梅林止渇【壱】


      *


――永禄9年(1566年)、某日――


「於泉は如何した」


 奇妙丸の声に反応した勝蔵と勝九郎が辺りを見渡した。


 於泉の姿が見当たらない。つい先ほどまで、庭にいたはずだった。

 剣の稽古をするおのこ達から少し離れたところで、鞠を突いていたのを視界の端に捕らえていたのだが。


「探して参ります」


 勝九郎は奇妙丸と勝蔵に一声掛けてから部屋を飛び出した。


      *


 奇妙丸の屋敷を離れ、北の方に近付いて行くと、唐紅の結布がふわりと揺れた。

「いた」

 勝九郎は溜息を吐くと、そちらに向かって歩を進める。


 於泉は、橋の上から池を覗き込んでいた。

 水面に映った於泉の顔は、眉を八の字に描かせている。

「於泉、駄目だろう。こんなところにまで来たら」

 奇妙丸から許されているのは、奇妙丸の屋敷とその庭だけ。ここは、家臣達も多く出入りをしている場所だった。

「だって」

「だってじゃない。若がお前のこと、探してたぞ」

 腕を引っ張っても、於泉は付いて来ない。ふるふると頭を振るだけだ。

「鞠が落ちちゃったんだもん……」

 鞠、というのは、去年、恒興の従兄弟いとこである滝川一益たきがわかずますが、於泉が7つになったお祝いにと贈ってくれたものである。

 山吹と菫の糸で刺繍が施されており、於泉はいたく気に入って、持ち歩いていた。


 勝九郎も橋の上に乗り出して水面を見てみたが、それらしきものは見当たらない。


「沈んじゃったのかな」

「鞠が沈むか……?」

「分かんない……。……兄上、ところで襷は持ってる?」

「持ってない。持っていても、絶対に貸してなんかやるもんか」

「けち」

 不貞腐れても、勝九郎には効かない。


 この跳ねっ返り娘のことだ。見つからなかったら泳いででも探すと喚くのだろう。そんな馬鹿な真似はさせられない。


「何をしている?」


 裾を捲り上げようとする於泉を羽交い絞めにして押さえつつ、勝九郎は声の方角を振り返った。信長の近習辺りに見つかったら、怒られてしまう。


「臣下の子らか?」


 声を掛けて来たのは少年だった。年の頃は、勝九郎よりも3つほど上だろうか。小姓のかみしもを身に付けている。

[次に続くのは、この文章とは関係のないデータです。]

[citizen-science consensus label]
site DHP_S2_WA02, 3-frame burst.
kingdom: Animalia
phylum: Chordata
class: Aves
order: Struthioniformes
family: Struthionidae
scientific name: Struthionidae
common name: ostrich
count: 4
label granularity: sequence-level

 少年は穏やかな声音で問い掛けて来た。蘇芳の瞳が勝九郎と於泉を代わる代わる映しこんだ。

 少年の後ろからは、大人達の姿が見える。

 少年はちらりと背後を見やると、微笑んだ。悪戯が見つかったのを誤魔化す、童のような表情。大人びた相手の笑顔が急に身近に感じ、於泉は安堵していた。

「ここにいたら、怒られてしまう。さ、お行き」

「はい、失礼致します」

 勝九郎は挨拶をすると、於泉の手を引っ張った。於泉はまだ後ろ髪を引かれているようだったが、今度は駄々を捏ねることはしなかった。


 遠ざかる少年を振り替えながら、

「……だぁれ?」

 と、問い掛けられた。

「さあ」

 装束とは裏腹に、言葉遣いや佇まいからは、隠しきれない気品が見え隠れする。織田家の一門か、近習であることは間違いない。

 勝九郎は、於泉の手を握り直した。


 於泉は勝九郎の顔を見上げた。

「あの人、若の兄上?」

「違う。若に兄上はおらん」

「でも、似てたよ?」

「そうか?」

 勝九郎には、然程あの少年と奇妙丸が似ているとは思わなかった。むしろ、目の色などは、奇妙丸よりも、於泉に似ている――などと、無意識に思っていた。


「それにしても鞠、どこに行っちゃったんだろう。綺麗な鞠だったのに……」

 於泉の興味が鞠に戻ってしまったので、勝九郎は奇妙丸の屋敷に戻るまで妹を宥めなければならなかった。


      *


 少し後に知ることになるのだが、橋の上で出会ったのは、奇妙丸の従兄いとこであることを知る。


 名は、織田新八郎しんぱちろう


 後に信兼のぶかねと名乗るようになったその少年は、かつて信長と家督を争い、謀殺された同母弟おとうと信勝のぶかつの遺児であった。